__WHAT THE EXERCISE ASKS__:
Locate the line that contains "Which has the" in the entries below. Retype it and all following lines through the final one, character for character.
---- RECORDS TO USE
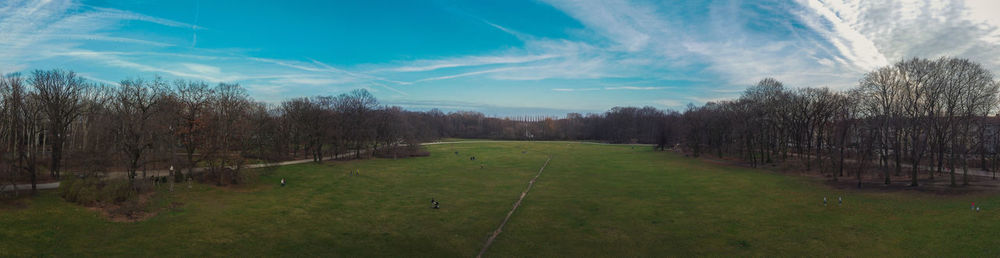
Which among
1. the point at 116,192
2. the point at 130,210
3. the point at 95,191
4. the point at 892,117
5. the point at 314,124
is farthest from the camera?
the point at 314,124

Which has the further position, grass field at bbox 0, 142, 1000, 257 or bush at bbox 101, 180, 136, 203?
bush at bbox 101, 180, 136, 203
--------
__EXERCISE SOLUTION__:
Which has the further position, grass field at bbox 0, 142, 1000, 257 or bush at bbox 101, 180, 136, 203?
bush at bbox 101, 180, 136, 203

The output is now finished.